She also has 3 lovebirds that are together in a cage- one is black mask and two cobalt, absolutely beautiful!! and two Crimson Conures she was intending to breed. I wish I could save them all! They are located in Painesville Ohio and if anyone is interested in more information please ask!! I have some pictures I snapped on my phone from Tuesday but they are very poor quality, I will be taking my Camera with me tomorrow so I can post pictures here and other places to try and help her and them.


----------



## FaeryBee (May 9, 2011)

*Lacey,

It's wonderful you are able to rescue the Senegal and the African Grey and are looking to help the owner find homes for her other birds.

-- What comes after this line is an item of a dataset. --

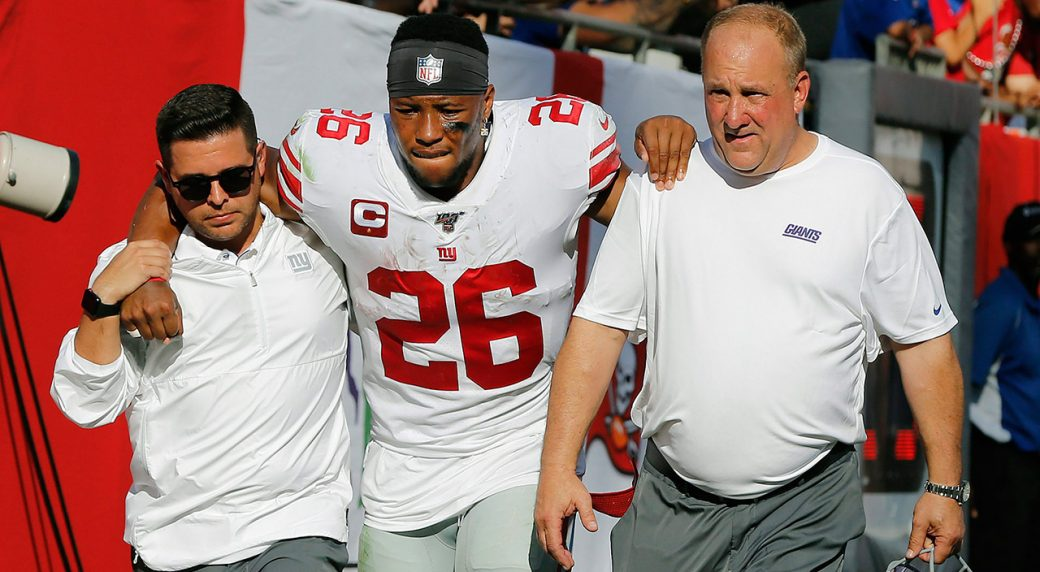 giants-saquon-barkley-helped-off-field-with-injury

That is very kind of you. :hug:

I've found there are several (61) Bird rescue organizations in Ohio.
I've attached the link in case you or the birds' owner wish to contact any of them for assistance.

Ohio Bird Rescue Groups*


----------



## Laceychica (Aug 19, 2015)

Thank you very much!


----------



## RavensGryf (May 8, 2015)

Wonderful news Lacey from a fellow parrot person ! I'm sure these guys are thankful for the attention they'll be getting, and will thrive with your loving care.


----------



## chirper (Dec 29, 2014)

That's very kind of you


----------



## StarlingWings (Mar 15, 2013)

That's wonderful news, Lacey! I can't wait to meet them and I hope the others find good homes, too


----------



## aluz (Jul 24, 2011)

It's great that you will be adopting these parrots in need of a new loving home and hope they will soon flourish and grow back their feathers. 
Best of luck with everything and here's to hoping the other birds are adopted by good and capable people!


----------



## Budget baby (Jan 1, 2013)

Wow what a lucky pair are these two parrots to have been given a new home, I feel sorry for their owner who is obviously not well. I hope all of the birds do find a positive outcome soon and the birds blossom under your care which I am sure they will. Looking forward to hearing more soon


----------